--- Source passage ---
----
¹Department of Computer Science, Pachaiyappa’s College for Women, Kanchipuram, Tamil Nadu, India

²Department of CSA, SCSVMV University, Kanchipuram, Tamil Nadu, India

*Corresponding Author:: Yasodha P
Department of Computer Science
Pachaiyappa’s College for Women
Tamil Nadu, India

Accepted on May 29, 2017

DOI: 10.4066/biomedicalresearch.29-17-155

Visit for more related articles at Biomedical Research

Abstract

Now a day, a vast amount of medical data is available which can be efficiently utilized for diagnostic procedure by adopting data mining concepts. The main objective of this paper is to use effective data mining approach on huge amount of ovarian cancer dataset to identify the diseases in an efficient way. Thus, in this paper propose a novel approach for identifying ovarian cancer using combined Self- Organizing Maps Immune Clonal Selection (SOMICS) and Grammatical Evolution Neural Networks (GENN). SOMICS algorithm used for better feature selection which is used for extracting valuable, implicit, and interesting information from vast amount of medical data and GENN is used for classification process. The experimental results show the comparison of the proposed method and other classification methods using three various classifiers such as, Support Vector Machine (SVM), Multi- Layer Perceptron (MLP), Feed Forward Neural Network (FFNN). The combined SOMICS and GENN method yields promising results on classification and feature selection accuracy for ovarian cancer dataset with 98.23% classification accuracy, 0.0021% mean square error.

Keywords

Data mining, Grammatical evolution neural networks (GENN), Self-organizing maps immune clonal selection (SOMICS) algorithm, Ovarian cancer.

Introduction

Ovarian cancer is the fifth most cancer for the women after the breast cancer, uterus cancer, bowl cancer and lung cancer [1]. The ovarian cancer identified from the women during their menopause that is having the above 50 ages but this disease affects the women at any age. As same as the other cancer, the ovarian cancer also does not having the symptoms but the progress growth of the cancer has been noticed by pelvic pain, bloating, swelling [2]. The spreading areas of the cancer in the women body is bladder, lymph nodes, lungs, lining abdomen and the liver. The survey in the United States, 2012, which was conducted on 22,280 women for diagnoses the ovarian cancer 15,500 patients are died from it and the estimation provides that 95% percentage of the women has minimum ovarian cancer syndrome for one year [3]. Thus the risk level of the cancer increased women’s life time and it created several problems such as they never have the children, and creates problem in menopause stage during their life time [4]. So, the accurate identification, reliable cancer diagnoses and treatment process should be improved to overcoming these difficulties for the women. Then the evaluation of the ovarian cancer is enhanced by enormous amount of dataset because it has various potential information [5]. Thus the big data approach based huge volume of dataset is used for diagnose the ovarian cancer because it has different types of patient information not only size, complex, heterogonous, volumonial and longitudes data [6]. These data’s are used to make the smarter decision and also it consumes the lower cost. There are five reasons [7] how the big data approach helps during the cancer identification process. This paper handling the data mining and big data techniques to obtain the knowledge based system for identifying and detecting the ovarian cancer from the huge volume of unorganized dataset. Thus the main contribution of the paper is as per following: initially the feature set is minimized by applying the Self-Organizing Maps Immune Clonal Selection (SOMICS) approach which reduces the data set for selecting the optimized features. Then the classification is performed by Grammatical Evolution Neural Networks (GENN). The performance evaluation is made with the several existing methods such as Support Vector Machine (SVM) [8], Multi-Layer Perceptron (MLP) [9], and Feed Forward Neural Network (FFNN) [10].
----
[Records from a collection]

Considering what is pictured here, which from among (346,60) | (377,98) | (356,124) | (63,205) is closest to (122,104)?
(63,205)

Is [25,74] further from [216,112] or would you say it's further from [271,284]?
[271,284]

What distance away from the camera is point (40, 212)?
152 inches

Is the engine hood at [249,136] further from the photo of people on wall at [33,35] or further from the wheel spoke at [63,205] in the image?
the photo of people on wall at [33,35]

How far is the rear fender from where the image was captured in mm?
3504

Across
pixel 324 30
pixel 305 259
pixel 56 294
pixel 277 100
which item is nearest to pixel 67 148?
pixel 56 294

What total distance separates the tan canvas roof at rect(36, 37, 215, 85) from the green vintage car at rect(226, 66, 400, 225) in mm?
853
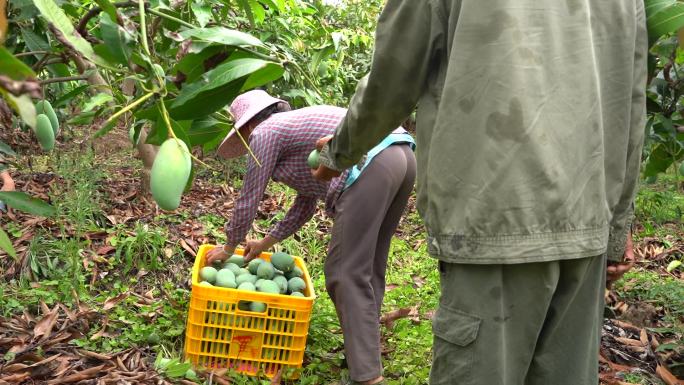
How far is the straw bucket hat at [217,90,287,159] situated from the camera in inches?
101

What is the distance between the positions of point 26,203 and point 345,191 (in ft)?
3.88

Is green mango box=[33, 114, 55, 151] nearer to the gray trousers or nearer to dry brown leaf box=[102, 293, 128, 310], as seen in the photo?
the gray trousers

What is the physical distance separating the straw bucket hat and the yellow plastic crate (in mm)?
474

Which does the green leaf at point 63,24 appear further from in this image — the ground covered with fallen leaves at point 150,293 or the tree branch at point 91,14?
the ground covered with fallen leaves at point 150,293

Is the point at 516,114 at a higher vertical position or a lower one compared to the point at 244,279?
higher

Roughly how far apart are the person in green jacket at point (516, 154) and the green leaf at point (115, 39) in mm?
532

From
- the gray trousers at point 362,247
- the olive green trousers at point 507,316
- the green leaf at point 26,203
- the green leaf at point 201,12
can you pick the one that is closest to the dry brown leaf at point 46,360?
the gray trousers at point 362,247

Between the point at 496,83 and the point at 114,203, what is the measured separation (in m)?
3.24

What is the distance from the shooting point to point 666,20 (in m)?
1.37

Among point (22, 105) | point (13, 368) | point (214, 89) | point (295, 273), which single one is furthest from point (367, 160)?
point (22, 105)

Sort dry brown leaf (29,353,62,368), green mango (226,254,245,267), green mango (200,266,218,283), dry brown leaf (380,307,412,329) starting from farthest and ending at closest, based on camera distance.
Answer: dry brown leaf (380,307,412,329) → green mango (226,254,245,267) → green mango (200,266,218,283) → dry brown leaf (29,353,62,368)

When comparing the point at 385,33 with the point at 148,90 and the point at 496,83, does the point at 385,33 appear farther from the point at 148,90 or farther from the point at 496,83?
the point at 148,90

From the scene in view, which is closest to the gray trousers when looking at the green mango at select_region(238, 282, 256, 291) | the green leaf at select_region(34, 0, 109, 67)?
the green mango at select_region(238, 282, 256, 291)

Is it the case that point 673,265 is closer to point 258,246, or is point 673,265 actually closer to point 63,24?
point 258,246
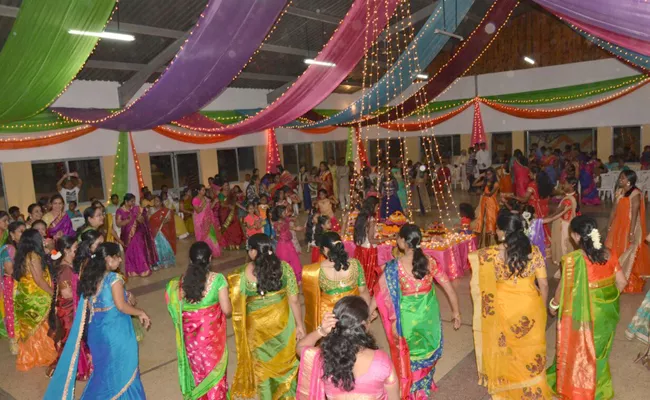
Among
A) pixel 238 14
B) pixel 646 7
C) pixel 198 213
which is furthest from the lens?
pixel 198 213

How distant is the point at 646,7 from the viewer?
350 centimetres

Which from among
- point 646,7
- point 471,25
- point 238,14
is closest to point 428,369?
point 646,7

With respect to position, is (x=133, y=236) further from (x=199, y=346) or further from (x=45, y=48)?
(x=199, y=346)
----
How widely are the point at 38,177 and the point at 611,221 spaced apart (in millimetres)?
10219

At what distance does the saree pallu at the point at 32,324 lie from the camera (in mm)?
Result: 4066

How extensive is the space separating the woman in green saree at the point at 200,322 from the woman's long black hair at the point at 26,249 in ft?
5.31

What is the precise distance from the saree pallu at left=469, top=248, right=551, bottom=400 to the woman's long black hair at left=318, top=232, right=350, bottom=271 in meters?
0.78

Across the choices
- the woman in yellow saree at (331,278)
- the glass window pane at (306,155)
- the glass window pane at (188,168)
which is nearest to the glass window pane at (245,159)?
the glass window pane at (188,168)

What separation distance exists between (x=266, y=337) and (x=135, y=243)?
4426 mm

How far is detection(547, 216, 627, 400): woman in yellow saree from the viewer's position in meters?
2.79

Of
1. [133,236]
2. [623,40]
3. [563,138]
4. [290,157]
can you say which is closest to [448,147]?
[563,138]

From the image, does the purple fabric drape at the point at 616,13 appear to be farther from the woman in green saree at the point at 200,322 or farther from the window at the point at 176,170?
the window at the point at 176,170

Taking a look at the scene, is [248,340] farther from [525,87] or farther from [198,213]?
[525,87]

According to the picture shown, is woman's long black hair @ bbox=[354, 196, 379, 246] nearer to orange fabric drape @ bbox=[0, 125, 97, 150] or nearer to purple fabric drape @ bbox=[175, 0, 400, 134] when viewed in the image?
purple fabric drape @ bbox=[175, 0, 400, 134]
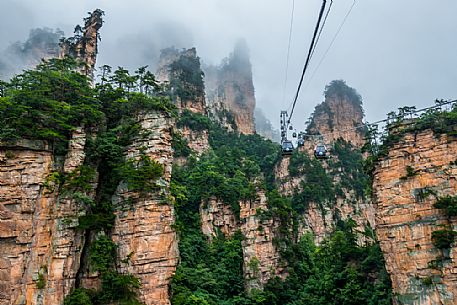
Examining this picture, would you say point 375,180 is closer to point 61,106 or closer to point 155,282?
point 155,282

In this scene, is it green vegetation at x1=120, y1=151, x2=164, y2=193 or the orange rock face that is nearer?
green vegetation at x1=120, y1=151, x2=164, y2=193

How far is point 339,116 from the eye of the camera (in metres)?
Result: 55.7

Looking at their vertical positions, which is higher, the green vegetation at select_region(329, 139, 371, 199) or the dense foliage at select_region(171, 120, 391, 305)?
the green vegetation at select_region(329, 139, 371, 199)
----
--- Work request ---
In the passage on ovarian cancer detection, which method performs the classification step?

--- Your solution ---
Grammatical Evolution Neural Networks (GENN).